» EXTRACTED TEXT:
________________________

Too bad, Reaper. You deserved a better ending than you got.
Good things:
- The whole Mary Pat character was so weird that she ended up being rather delightful, until her abrupt departure from the storyline when Steve, her “fairies,” entered.
- Steve. I’ll take more Michael Ian Black anytime.
- “Sam, I need my Jimbo fix. I want you to dance like a monkey.” – The Devil
- “Aw, man. Don’t be like that. Do you know how much of a downer Hell is? I’ve got to be wrecked to face that again.” – Frog-licking soul
- Frog-licking soul’s frog tongue was pretty neat.
- I’m glad King Charlie made some froggie friends.
- I’m glad Sam is the kind of guy who won’t have sex with a drunk girl even if she says she wants to. He’s a good dude.
- “Still doesn’t explain the suit. You look like Justin Timberlake took a dump.” – Gladys
- Sock’s frog-induced drug trip where he mowed down visions of Lupe Ontiveros was very Lost Highway, making this Reaper‘s most David Lynch-y episode yet.
- “I tasted music, and it tasted like garbage.” – Sock, perhaps why Mitch Hedberg suggests that hearing really is the only way to take it in.
The Husband:
I usually try to be pragmatic and treat series finales as if they were actual series finales, no matter what the fan uprising against its cancellation thinks. It just seems like the feasible thing to do, so as not to get anybody’s hopes up, which in turns renders people incapable of enjoying and discussing a series finale as is.
But with Reaper, I really don’t know how to proceed. The news looks better day-by-day that it could find some home in syndication, and since the budget is already so goddamned low, it’d be foolish for it not to be picked up.

________________________

» GIVEN INFORMATION:
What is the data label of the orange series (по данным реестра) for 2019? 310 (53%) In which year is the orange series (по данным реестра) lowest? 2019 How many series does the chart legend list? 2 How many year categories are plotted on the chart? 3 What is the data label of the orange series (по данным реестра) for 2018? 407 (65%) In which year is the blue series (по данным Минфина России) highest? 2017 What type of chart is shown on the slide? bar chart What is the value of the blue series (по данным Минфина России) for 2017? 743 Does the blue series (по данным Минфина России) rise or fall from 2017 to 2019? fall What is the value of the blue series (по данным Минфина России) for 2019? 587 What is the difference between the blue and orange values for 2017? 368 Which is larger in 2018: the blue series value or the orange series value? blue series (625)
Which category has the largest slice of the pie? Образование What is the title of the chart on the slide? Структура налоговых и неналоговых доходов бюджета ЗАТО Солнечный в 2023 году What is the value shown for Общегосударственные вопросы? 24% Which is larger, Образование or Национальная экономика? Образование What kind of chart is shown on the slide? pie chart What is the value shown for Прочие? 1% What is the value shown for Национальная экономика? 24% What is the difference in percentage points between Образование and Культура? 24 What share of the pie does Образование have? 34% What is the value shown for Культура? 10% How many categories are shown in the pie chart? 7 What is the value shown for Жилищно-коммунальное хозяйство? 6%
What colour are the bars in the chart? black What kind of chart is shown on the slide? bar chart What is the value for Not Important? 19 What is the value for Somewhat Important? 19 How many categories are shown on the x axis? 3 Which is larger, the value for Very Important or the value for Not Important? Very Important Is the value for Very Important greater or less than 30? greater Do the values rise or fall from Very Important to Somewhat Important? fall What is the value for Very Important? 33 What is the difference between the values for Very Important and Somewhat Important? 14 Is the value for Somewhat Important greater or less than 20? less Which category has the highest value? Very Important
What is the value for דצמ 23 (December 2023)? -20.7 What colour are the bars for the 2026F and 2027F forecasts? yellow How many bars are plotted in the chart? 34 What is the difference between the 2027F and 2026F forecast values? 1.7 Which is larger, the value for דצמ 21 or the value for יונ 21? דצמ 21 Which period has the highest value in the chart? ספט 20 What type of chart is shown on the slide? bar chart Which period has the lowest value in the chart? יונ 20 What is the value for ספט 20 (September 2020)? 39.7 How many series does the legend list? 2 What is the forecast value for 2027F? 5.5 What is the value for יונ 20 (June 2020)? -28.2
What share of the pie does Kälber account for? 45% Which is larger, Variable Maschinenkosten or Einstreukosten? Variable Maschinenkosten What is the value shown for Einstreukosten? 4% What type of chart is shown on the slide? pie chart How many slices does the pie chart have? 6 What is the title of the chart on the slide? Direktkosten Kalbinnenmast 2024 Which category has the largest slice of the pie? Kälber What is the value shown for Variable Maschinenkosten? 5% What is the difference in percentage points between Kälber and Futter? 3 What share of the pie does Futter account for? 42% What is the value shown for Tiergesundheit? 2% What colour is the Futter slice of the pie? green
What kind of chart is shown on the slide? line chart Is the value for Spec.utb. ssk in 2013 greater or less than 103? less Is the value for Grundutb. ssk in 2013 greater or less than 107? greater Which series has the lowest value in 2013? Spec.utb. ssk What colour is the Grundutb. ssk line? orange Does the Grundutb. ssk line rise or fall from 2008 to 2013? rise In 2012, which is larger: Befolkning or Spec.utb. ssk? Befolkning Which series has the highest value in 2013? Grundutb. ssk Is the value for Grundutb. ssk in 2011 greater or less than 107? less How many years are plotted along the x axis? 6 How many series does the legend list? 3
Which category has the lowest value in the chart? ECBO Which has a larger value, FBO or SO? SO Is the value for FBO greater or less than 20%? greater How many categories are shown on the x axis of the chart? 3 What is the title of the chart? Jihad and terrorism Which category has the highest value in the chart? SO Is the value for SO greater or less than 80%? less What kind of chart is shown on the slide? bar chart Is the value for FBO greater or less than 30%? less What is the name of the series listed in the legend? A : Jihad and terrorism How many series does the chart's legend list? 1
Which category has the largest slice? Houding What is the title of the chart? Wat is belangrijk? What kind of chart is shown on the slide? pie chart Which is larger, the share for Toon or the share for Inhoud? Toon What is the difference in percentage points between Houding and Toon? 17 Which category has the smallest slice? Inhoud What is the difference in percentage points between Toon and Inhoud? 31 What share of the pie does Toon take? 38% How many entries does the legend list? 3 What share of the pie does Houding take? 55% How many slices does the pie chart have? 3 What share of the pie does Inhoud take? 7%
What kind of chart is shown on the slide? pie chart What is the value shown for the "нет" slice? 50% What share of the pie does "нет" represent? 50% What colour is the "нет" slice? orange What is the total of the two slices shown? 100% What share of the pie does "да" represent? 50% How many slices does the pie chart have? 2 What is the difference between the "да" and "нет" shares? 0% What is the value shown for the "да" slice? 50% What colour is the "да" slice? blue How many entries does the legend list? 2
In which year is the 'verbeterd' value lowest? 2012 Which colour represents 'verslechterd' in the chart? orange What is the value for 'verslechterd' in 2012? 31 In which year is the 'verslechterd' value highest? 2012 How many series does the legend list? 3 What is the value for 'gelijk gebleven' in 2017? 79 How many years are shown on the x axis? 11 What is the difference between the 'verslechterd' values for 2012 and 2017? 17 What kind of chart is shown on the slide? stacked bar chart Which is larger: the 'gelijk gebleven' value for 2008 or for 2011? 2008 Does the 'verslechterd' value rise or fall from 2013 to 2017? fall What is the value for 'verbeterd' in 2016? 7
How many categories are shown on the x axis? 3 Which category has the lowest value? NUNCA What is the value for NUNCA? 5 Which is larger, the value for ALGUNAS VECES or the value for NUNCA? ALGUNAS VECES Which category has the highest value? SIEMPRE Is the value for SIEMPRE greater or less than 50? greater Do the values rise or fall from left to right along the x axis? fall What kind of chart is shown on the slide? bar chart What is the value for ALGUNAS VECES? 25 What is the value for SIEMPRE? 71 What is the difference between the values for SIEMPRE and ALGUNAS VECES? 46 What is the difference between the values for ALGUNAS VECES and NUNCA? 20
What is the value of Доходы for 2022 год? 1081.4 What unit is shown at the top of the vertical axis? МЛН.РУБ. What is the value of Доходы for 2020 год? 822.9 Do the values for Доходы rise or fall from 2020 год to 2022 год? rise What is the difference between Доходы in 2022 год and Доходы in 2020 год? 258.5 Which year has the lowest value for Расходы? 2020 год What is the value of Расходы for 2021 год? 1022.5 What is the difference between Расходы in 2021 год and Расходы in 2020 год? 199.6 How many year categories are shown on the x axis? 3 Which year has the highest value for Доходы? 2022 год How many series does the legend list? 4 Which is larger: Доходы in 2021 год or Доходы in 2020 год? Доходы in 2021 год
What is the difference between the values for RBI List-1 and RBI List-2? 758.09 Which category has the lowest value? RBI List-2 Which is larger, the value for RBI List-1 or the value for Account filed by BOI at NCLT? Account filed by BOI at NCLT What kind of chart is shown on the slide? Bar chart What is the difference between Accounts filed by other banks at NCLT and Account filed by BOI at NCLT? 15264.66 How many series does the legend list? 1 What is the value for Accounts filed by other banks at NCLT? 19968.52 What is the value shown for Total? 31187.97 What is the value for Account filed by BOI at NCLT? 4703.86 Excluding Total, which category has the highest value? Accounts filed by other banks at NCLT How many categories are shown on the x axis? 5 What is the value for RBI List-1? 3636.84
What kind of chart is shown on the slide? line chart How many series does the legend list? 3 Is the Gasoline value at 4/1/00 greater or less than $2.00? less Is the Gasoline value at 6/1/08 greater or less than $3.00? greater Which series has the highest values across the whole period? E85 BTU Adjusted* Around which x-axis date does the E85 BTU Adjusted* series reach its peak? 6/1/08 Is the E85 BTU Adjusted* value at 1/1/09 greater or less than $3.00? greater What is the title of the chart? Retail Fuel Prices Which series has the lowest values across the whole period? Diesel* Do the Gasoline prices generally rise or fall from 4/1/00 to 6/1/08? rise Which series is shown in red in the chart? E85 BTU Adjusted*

________________________

» WHAT THIS EXERCISE ASKS:
[1] From the Reaper finale review, copy out the part that opens with the words containing "But with Reaper, I" and closes with "be picked up.".
[2] Extend the Reaper finale review beyond its final sentence.

» RESPONSES IN ORDER:
[1]
But with Reaper, I really don’t know how to proceed. The news looks better day-by-day that it could find some home in syndication, and since the budget is already so goddamned low, it’d be foolish for it not to be picked up.

[2]
But, more than anything, it would justify the choppy and abrupt ending, which I was fine with last night, but after having slept on it and thought about it, like less and less. The twist is fine. In fact, it’s more than fine. But there’s a scene missing, one where the characters wrap up the season in some fashion, more than that simply okay one preceding Steve’s final appearance where all the character’s discussed their weeks. The showrunners and writers always knew that this was the final episode of their second season, so why not work a little harder to make it feel like a better ending? Last season’s finale did a better job, what with an explosive finale, Steve’s revelation as an angel and Mr. Oliver’s death-and-rebirth. I’ve complained before about the problem with ending on-the-bubble shows with cliffhangers (i.e. DON’T DO IT!), and while this does have an ending, they could have worked it out much better.
As for this season, very little of it lives up to s1 post-strike, but I would be lying if I said I wasn’t going to miss it. s2 worked just fine, don’t get me wrong, but it lacked a great deal of forward momentum, and if Jenny Wade hadn’t shown up, it might have all-but-completely lost its big beating heart.
So yes, pray to whatever god or deity or television producer that you worship and get this picked up in some form or another next season. Because they can do better than that. And yes, Bret Harrison needs a damn star vehicle.